:: Le problème ::
Pourriez-vous rédiger la suite de l'extrait sur les fonctions theta et sigma, en reprenant juste après la note technique qui le termine ?

:: Extrait présenté ::
Pour des valeurs proches d'un nombre n singulier, la fonction theta conserve des valeurs proches ; en effet si un nombre n est court à décrire, n+1, n-1, n+100000.... sont aussi des nombres dont la description sera courte. Aux alentours d'un nombre singulier, la pente de la fonction theta est faible. Les nombres singuliers sont donc relativement peu nombreux, en effet s'ils étaient abondants le graphe de theta "n'aurait pas le temps" de remonter jusqu'à son majorant log n et il n'existerait aucun nombre aléatoire : or ceux-ci sont pourtant "en moyenne" beaucoup plus nombreux que les nombres singuliers !)

Nous allons introduire encore une nouvelle fonction (promis, ce sera la dernière !) afin de préciser encore un peu l'allure de theta(n) et tau(n) : la fonction sigma(n), que nous allons définir tout simplement comme "la fonction qui retourne la valeur la plus grande possible".

Définition : sigma(n)

Soit sigma(n) la fonction qui associe à n le nombre le plus grand retournable par une fonction dont le code machine fasse moins de n bits.

Note technique : peu importe que nous comptions en bits ou en octets, de même peu importe que notre processeur soit une machine de turing ou une machine java, nous ne ferons que multiplier n et/ou sigma par des (petites) constantes, ce qui ne change pas qualitativement les résultats.

Extrait d'un jeu de données:
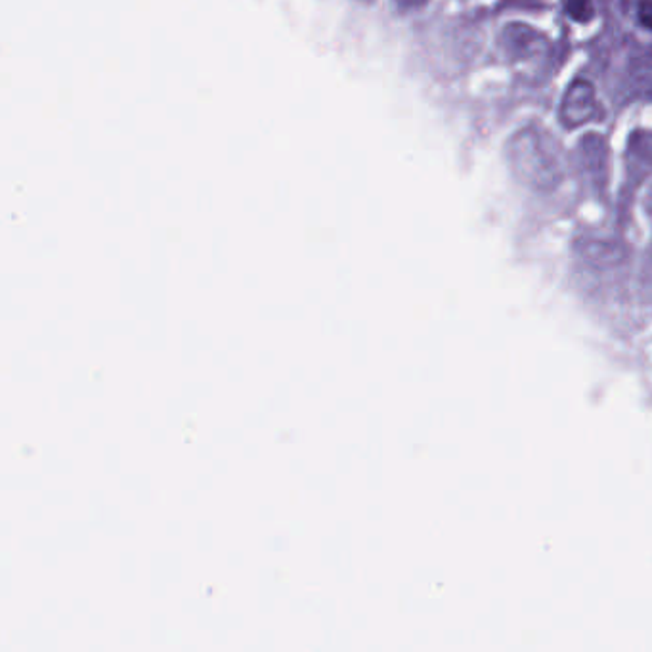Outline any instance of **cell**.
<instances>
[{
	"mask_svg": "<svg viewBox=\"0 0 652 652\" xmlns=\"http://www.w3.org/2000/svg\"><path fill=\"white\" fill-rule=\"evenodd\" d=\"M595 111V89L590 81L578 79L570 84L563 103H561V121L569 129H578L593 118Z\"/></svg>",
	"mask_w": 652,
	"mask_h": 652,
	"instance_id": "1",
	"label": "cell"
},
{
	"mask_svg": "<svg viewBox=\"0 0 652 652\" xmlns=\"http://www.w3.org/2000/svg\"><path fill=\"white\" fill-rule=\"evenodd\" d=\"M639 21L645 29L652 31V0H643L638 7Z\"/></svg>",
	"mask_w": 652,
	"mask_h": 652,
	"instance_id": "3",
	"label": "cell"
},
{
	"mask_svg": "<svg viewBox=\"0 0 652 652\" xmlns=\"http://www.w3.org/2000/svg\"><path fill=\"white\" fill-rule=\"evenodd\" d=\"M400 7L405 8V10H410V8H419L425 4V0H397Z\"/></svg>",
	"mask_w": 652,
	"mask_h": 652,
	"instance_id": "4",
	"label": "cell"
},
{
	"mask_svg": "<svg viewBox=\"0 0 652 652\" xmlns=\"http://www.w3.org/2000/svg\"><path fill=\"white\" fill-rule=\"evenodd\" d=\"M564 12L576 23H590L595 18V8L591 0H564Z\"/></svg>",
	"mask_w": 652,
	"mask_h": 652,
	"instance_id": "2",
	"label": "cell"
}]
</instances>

==

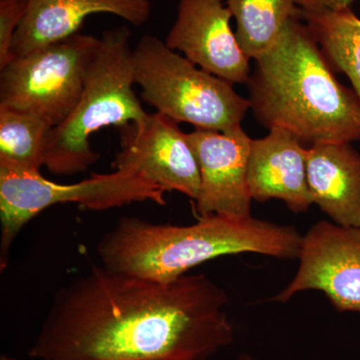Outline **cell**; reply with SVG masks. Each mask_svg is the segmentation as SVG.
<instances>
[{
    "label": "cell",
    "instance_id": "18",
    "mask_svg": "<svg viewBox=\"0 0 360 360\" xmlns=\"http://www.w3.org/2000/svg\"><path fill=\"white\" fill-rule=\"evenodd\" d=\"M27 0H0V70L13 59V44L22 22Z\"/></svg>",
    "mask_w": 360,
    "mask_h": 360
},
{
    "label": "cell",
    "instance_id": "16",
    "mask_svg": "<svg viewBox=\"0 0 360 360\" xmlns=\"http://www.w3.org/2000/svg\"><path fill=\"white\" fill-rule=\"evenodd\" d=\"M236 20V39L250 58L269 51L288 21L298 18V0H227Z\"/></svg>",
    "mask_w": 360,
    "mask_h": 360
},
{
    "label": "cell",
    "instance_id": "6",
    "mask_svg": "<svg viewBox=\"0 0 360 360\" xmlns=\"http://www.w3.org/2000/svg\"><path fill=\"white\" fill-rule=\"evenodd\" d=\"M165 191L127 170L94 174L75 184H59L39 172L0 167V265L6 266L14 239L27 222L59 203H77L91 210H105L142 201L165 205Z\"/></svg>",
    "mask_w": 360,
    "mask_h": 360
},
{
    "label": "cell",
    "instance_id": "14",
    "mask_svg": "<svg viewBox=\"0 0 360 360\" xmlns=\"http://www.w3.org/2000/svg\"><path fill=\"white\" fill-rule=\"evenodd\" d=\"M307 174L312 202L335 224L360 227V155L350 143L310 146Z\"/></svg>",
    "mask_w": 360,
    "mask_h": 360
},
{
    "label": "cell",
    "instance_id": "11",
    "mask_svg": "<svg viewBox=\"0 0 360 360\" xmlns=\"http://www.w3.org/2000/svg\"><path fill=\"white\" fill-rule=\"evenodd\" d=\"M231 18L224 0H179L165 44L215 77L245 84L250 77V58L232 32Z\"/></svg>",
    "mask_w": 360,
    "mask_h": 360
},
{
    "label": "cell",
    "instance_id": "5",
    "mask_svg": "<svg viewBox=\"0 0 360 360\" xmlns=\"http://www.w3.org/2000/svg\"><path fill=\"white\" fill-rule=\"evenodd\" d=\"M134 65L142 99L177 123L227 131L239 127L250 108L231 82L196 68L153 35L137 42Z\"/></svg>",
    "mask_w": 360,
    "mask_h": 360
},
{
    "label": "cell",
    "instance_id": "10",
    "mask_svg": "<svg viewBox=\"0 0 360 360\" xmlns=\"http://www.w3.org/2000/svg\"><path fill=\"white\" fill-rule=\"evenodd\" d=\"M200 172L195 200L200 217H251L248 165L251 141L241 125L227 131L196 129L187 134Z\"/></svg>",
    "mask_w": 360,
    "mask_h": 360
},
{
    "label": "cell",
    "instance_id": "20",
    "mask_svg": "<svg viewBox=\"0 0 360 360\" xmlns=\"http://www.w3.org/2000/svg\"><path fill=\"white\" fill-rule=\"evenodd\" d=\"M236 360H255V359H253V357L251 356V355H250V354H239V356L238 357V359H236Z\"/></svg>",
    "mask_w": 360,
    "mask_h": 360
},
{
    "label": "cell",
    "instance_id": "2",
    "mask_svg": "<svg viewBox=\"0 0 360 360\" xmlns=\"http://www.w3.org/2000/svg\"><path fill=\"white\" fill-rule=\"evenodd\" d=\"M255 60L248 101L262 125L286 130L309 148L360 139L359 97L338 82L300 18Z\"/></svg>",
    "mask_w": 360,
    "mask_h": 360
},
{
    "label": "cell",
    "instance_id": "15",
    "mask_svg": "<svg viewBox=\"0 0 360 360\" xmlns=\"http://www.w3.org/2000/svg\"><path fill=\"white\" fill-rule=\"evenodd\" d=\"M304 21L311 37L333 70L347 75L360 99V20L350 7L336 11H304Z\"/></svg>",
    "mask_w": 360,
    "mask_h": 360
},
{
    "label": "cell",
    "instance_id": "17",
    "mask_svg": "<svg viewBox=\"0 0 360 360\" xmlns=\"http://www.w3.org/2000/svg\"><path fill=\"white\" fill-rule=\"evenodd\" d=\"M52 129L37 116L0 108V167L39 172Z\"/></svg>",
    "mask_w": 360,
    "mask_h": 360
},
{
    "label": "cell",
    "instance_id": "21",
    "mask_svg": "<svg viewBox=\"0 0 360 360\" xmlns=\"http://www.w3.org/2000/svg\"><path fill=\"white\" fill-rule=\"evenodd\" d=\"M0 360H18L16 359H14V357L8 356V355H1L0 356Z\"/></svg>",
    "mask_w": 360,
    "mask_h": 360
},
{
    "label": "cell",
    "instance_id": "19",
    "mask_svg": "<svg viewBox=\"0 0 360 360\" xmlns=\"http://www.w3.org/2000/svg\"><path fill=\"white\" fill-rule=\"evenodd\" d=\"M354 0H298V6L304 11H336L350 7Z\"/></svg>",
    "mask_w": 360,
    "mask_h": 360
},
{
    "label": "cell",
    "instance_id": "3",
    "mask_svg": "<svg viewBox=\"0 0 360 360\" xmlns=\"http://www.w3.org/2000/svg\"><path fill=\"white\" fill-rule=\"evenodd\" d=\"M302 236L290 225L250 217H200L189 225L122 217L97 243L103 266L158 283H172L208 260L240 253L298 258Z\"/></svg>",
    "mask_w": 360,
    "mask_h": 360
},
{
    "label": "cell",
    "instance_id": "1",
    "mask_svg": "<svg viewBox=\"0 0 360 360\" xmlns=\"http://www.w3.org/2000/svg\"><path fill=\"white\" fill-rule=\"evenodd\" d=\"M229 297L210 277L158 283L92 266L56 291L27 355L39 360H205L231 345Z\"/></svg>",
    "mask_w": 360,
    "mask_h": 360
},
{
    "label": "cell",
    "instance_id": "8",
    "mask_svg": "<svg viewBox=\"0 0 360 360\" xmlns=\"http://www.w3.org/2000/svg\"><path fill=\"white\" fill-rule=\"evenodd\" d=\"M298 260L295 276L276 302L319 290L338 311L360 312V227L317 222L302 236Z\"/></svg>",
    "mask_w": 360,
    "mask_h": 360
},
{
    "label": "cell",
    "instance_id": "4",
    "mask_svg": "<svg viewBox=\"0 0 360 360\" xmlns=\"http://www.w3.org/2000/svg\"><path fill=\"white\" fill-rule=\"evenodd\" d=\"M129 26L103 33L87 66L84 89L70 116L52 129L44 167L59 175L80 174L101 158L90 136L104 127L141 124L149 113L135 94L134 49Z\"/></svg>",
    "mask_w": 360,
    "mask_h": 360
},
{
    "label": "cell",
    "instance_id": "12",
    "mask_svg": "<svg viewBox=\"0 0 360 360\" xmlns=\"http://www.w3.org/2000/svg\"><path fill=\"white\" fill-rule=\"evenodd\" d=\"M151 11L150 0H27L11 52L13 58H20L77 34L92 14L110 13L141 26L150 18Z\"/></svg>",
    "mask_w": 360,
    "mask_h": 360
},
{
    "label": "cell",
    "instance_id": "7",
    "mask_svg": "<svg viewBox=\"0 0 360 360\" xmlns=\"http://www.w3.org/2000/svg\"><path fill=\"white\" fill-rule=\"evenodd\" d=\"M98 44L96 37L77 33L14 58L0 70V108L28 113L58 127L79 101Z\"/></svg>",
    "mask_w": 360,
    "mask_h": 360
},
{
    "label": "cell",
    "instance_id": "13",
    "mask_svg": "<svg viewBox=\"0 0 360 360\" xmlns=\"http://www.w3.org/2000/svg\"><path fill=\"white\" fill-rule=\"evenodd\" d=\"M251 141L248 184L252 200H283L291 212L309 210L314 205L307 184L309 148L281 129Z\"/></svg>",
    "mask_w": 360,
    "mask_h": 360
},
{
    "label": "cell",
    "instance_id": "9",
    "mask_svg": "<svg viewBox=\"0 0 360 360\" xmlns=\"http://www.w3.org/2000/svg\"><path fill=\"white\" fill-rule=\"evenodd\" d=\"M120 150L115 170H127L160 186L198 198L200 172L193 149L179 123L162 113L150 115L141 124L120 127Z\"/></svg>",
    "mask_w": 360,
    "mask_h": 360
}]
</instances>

:: Réponse à l'exercice ::
Si nous choisissons une machine de Turing, tau est la fonction qui donne le nombre minimal d'états de la machine nécessaire pour créer un programme qui imprime un nombre n ; et sigma est la fonction qui donne le nombre maximal que pourra imprimer un programme à n états : c'est ce que l'on appelle la fonction de rado, d'après son inventeur Tibor Rado.

Il est clair que pour les premières valeurs de n, aucun programme de moins de n octets n'a une syntaxe correcte et donc sigma(0) = sigma(1) = ... = 0.

Mais ensuite sigma croît très vite : par exemple par définition sigma(124) >= ack(9,9) puisque on peut écrire en 124 octets un programme qui calcule ackermann(9,9) comme nous l'avons vu.

Et Sigma(125) est certainement encore plus grand que ack(99,9), nombre tellement plus grand que ack(9,9) que cela donne le vertige. Je n'arrive tout simplement pas à imaginer un tel nombre. En fait, sigma est littéralement "la fonction qui croît le plus vite possible" au sens où au delà d'un certain rang n elle dépasse toute autre fonction (n dépend de la fonction).

Cela ne nous étonnera donc pas que sigma ne soit pas calculable, car il faut également être très futé pour trouver une fonction qui croisse "le plus vite possible". Sigma est parfois, dans le contexte des machines de Turing, appellée la "fonction du castor affairé".

Soit un nombre n, par exemple 124 : nous savons que N = sigma(n) est un nombre gigantesque qui peut être décrit par un programme de 124 octets, et même nous savons que n ne peut pas être décrit par un programme plus court que 124 octets ; donc theta(N) = 124.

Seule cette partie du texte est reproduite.